I’m curious about this “my husband is overweight and promised to lose the weight but didn’t” comment. No one should need to promise to lose weight as a condition of love or partnership. If you weren’t okay with him or his weight, then you should not have agreed to marry him. For many people, it isn’t just a matter of “Okay, now I’m going to lose this weight.” otherwise, it would be done already. You need to accept his body as he is, with or without the weight loss. If you have concerns about his habits (like excessive gaming) or choices he is making that are harmful to his health (like drinking a shitload of sugary carbonated drinks while gaming) – those are something separate to address.

The lack of sex would probably be a dealbreaker for me at some point- someone I love but do not have sex with is a friend, not a partner. But I wonder if some of his resistance to sex is about that expectation that he should be trying to drop weight in order to be okay for you to love.

Post # 8
8605 posts
Bumble Beekeeper

afternoontea23 :  The lack of sex could be related to his weight.

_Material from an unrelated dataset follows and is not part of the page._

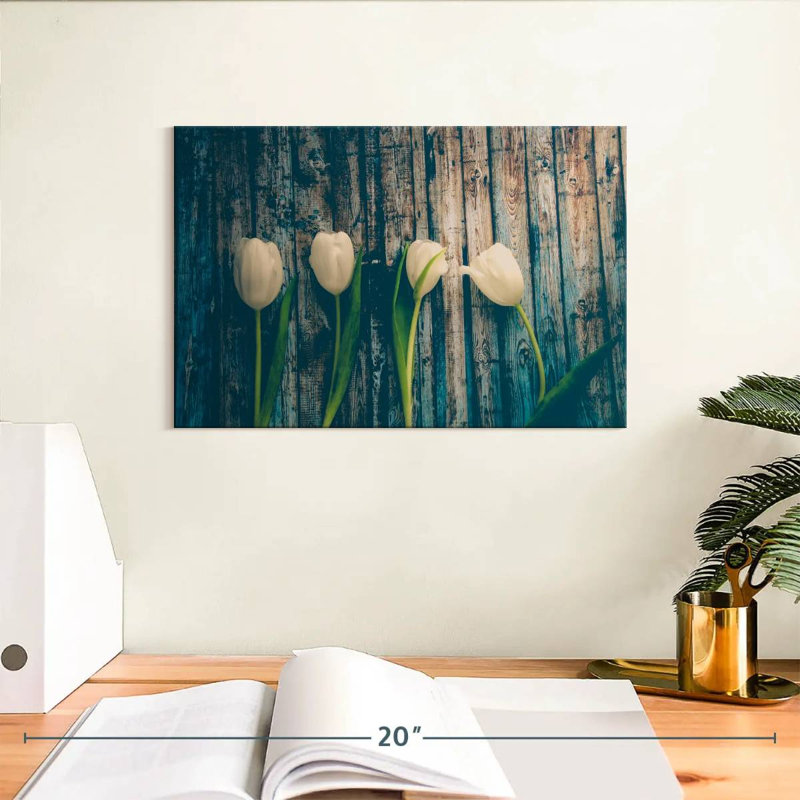 Tulipes blanches immaculées Harnek, H 8 po x l 12 po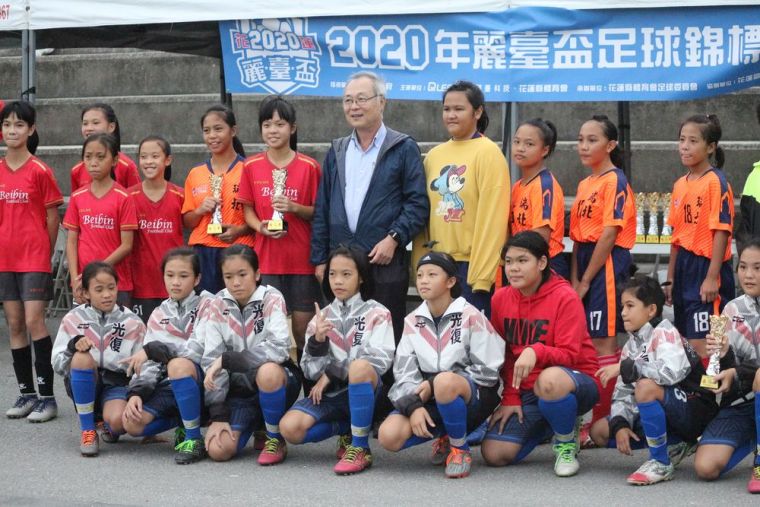 U12女生組前4名球隊與盧昆山合影。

When you say “he promised” to lose weight, how did that conversation come about? You should never marry someone expecting them to change anything. If you’re not happy with who they are at that time, don’t marry them because even if they say they’ll change, even if they want to change, they probably won’t. Regarding money, travelling and going out a lot could be why you have no money. Are you both working now? Did or will his degree help him get a good-paying job? I recommend coming up with a realistic budget for your current income, which you can re-evaluate and adjust as your income increases.

Post # 9
408 posts
Helper bee
  • Wedding: March 2019

Hmm maybe he feels pressured by you. Just speculating now, but maybe he feels less a man because he doesn’t feel good about the fact, that you paid for everything. It seems to be a very difficult topic for men, although they seem to be open etc. But maybe deep down he fells inferior because of that? And as other bees pointed out, it is also important if he feels bad in his body.

So maybe it would be best ask how he feels. How he feels in general and in the relationship. This could be a starting point. And maybe he needs to see a professional to sort things out with himself?

Post # 10
3 posts
  • Wedding: October 2019

It’s a one-sided position. It is not enough for giving any advice. A single rational way in this situation to find out a true reason for the situation. Sexual life is not a separate item but strongly intertwined with all the other relational aspects. So, there are should be the preconditions for his passiveness and they are in your treating him (most likely). The counselor only can tell for sure what is wrong with your family after listening to both positions. In family life a single person could not be guilt, both are responsible.